*** Opening TASK DATA ***
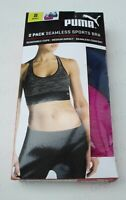 Ladies PUMA Sports Bra Twin 2 Pack Seamless Black Grey Blue Purple S M L XL New*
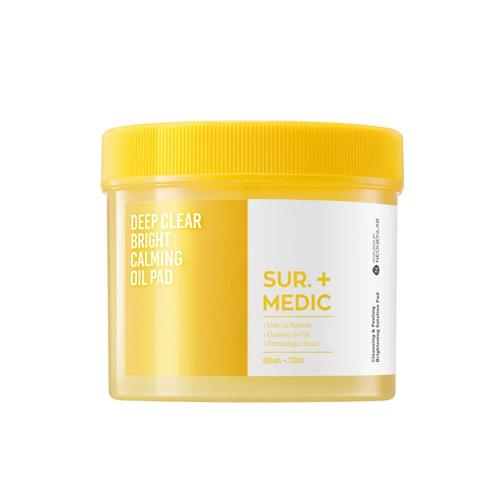 SUR.MEDIC+ Deep Clear Bright Calming Oil Pad 60ea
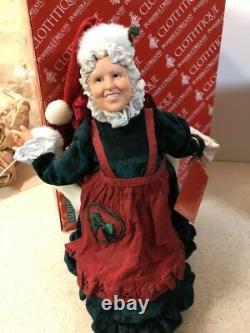 Rare Animated CLOTHTIQUE POSSIBLE DREAMS Jingle Bell Rock Dance SANTA -Mrs CLAUS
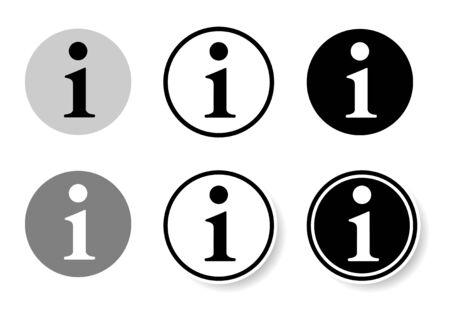 Information icon set, design material Stock Illustratie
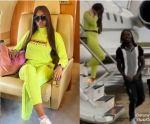 COVID-19: Naira Marley, KimOprah Defy Order, Hold Concert In Abuja (Video)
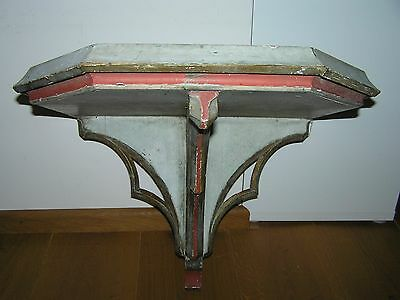 Large Antique 18Th Century Gothic Wall Console From French Church.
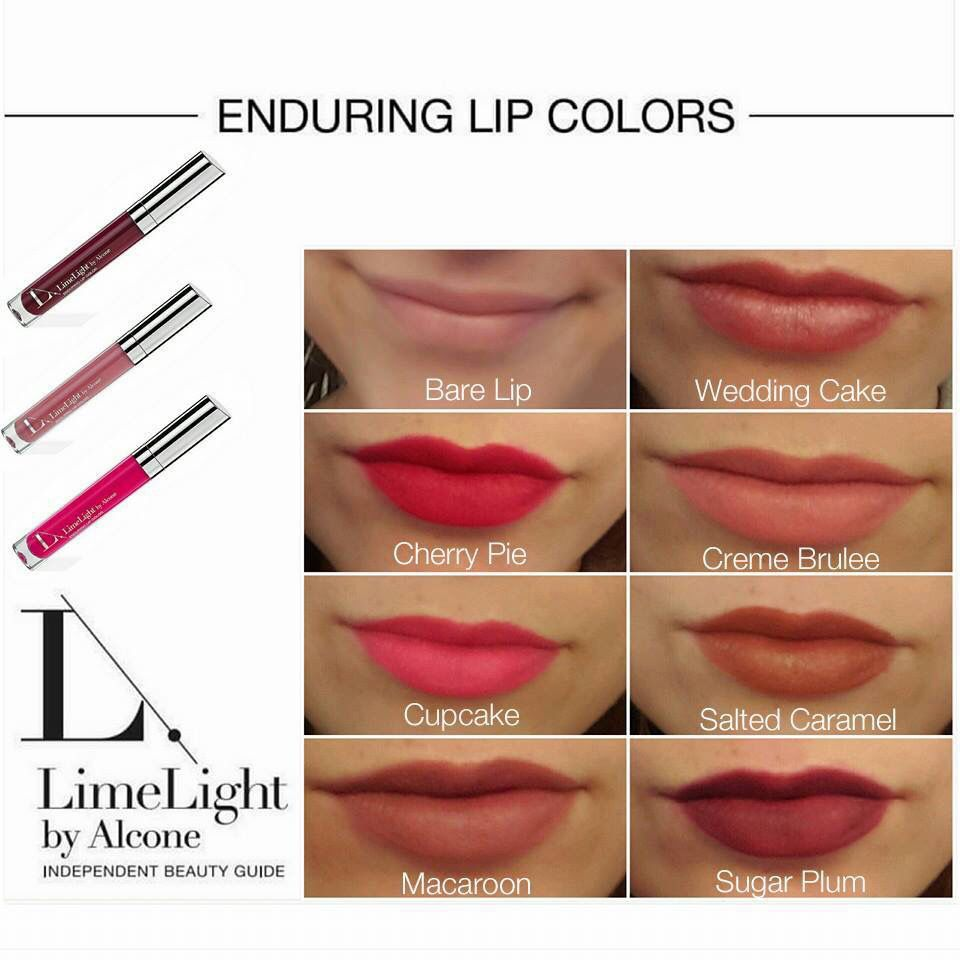 Our enduring lip colors go on so smooth and last for hours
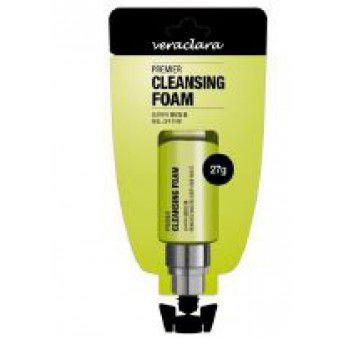 Veraclara Premier cleansing foam - Пенка  очищающая премьер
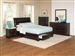Webster 6 Piece Storage Bed Bedroom Set in Brown Maple Finish by Coaster - 202491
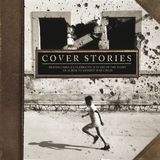 Cover Stories: Brandi Carlile Celebrates 10 Years of the Story [An Album to Benefit War Child] [LP] - Vinyl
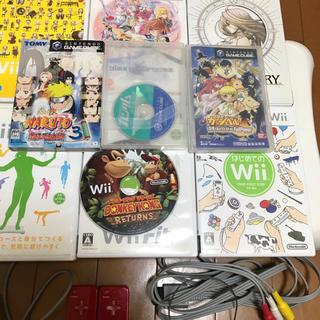 ウィー(Wii)のwii本体、wiiフィットボード、ゲームキューブ他セット(家庭用ゲーム機本体)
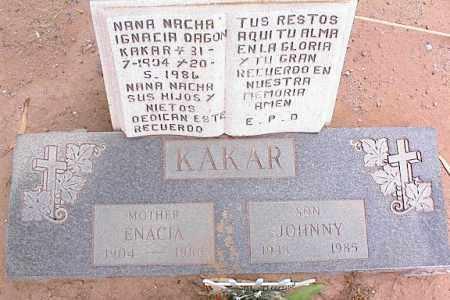KAKAR, JOHNNY - Pinal County, Arizona | JOHNNY KAKAR - Arizona Gravestone Photos
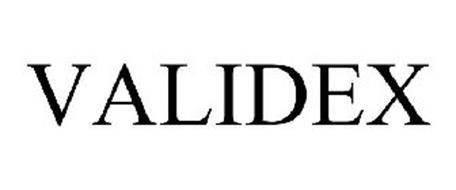 VALIDEX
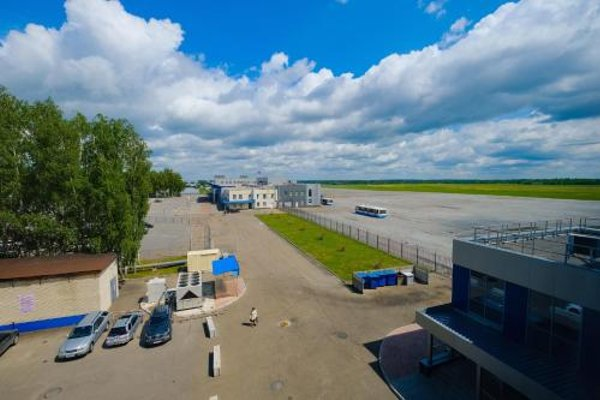 Отель «Skyline Tomsk Airport» - фото 21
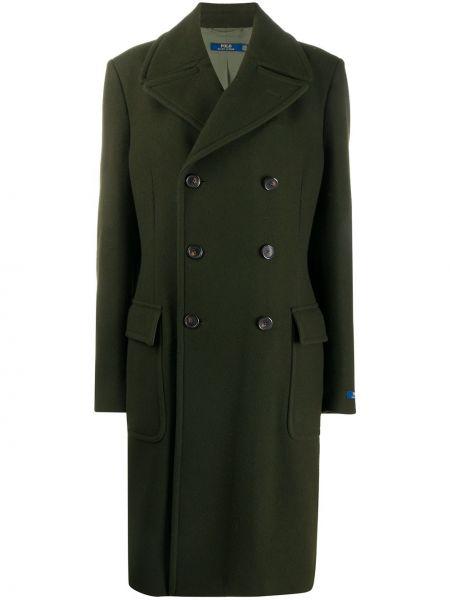 Зеленое шерстяное пальто с воротником Polo Ralph Lauren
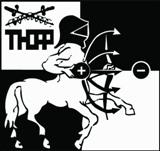 emblem2tuf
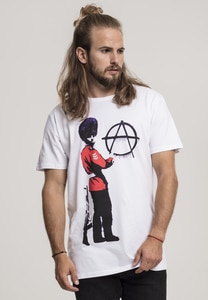 Merchcode MC094 - Brandalised - Banksy´s Graffiti  Anarchy Tee
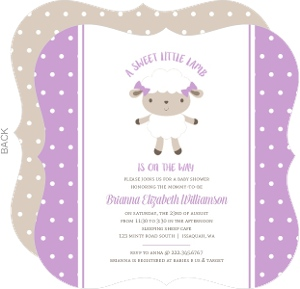 Purple Sheep Polkadot Baby Shower Invitation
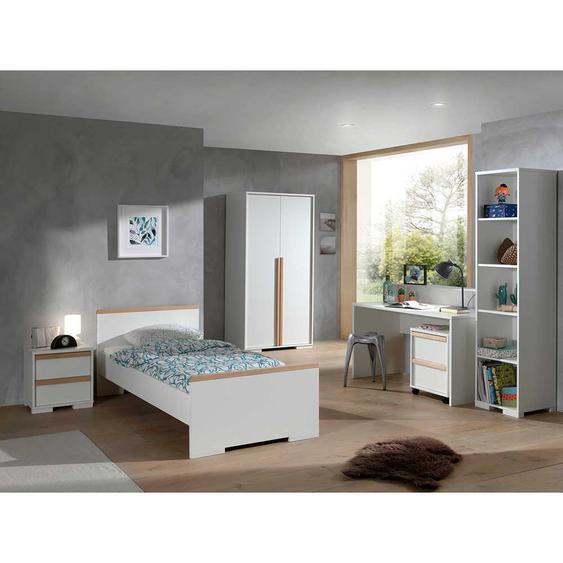Komplett Jugendzimmer in Weiß und Buche 90xx200 cm Bett (6-teilig)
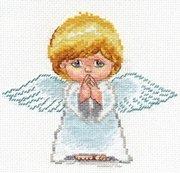 "0-109-Алиса  ""Мой ангел"" 14х13см"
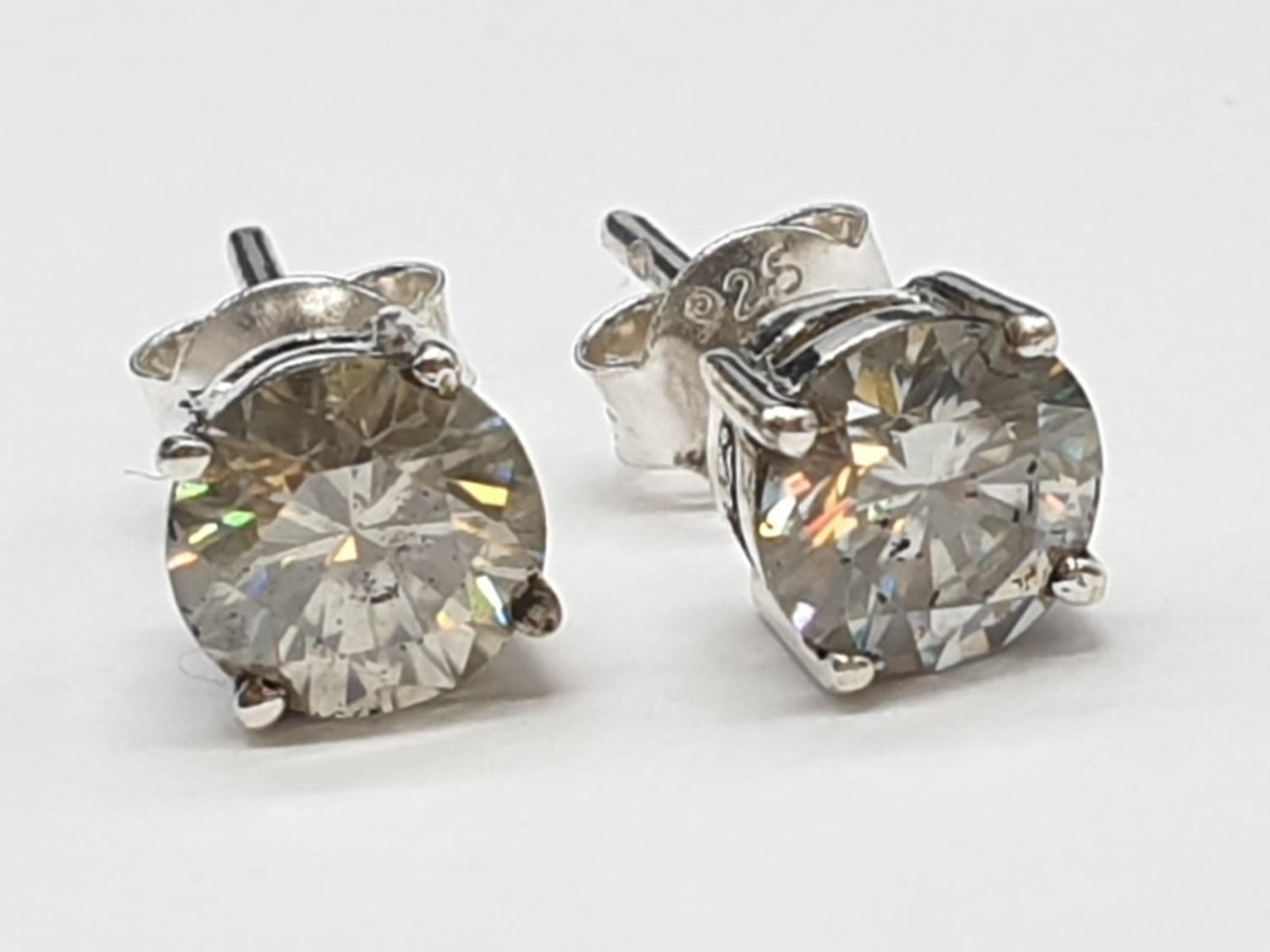 1.80cts White Moissanite Stone Stud Earrings in Sterling Silver with butterfly clips. Weight 1.63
*** Closing TASK DATA ***
- WORK ORDER -
Beginning at the line that contains "COVID-19: Naira Marley, KimOprah", give the remaining lines of the records again exactly, through the last one. Leave out pictures.

- TASK RESULT -
 COVID-19: Naira Marley, KimOprah Defy Order, Hold Concert In Abuja (Video)
 Large Antique 18Th Century Gothic Wall Console From French Church.
 Our enduring lip colors go on so smooth and last for hours
 Veraclara Premier cleansing foam - Пенка  очищающая премьер
Webster 6 Piece Storage Bed Bedroom Set in Brown Maple Finish by Coaster - 202491
 Cover Stories: Brandi Carlile Celebrates 10 Years of the Story [An Album to Benefit War Child] [LP] - Vinyl
 ウィー(Wii)のwii本体、wiiフィットボード、ゲームキューブ他セット(家庭用ゲーム機本体)
KAKAR, JOHNNY - Pinal County, Arizona | JOHNNY KAKAR - Arizona Gravestone Photos
 VALIDEX
 Отель «Skyline Tomsk Airport» - фото 21
 Зеленое шерстяное пальто с воротником Polo Ralph Lauren
 emblem2tuf
 Merchcode MC094 - Brandalised - Banksy´s Graffiti  Anarchy Tee
 Purple Sheep Polkadot Baby Shower Invitation
Komplett Jugendzimmer in Weiß und Buche 90xx200 cm Bett (6-teilig)
 "0-109-Алиса  ""Мой ангел"" 14х13см"
 1.80cts White Moissanite Stone Stud Earrings in Sterling Silver with butterfly clips. Weight 1.63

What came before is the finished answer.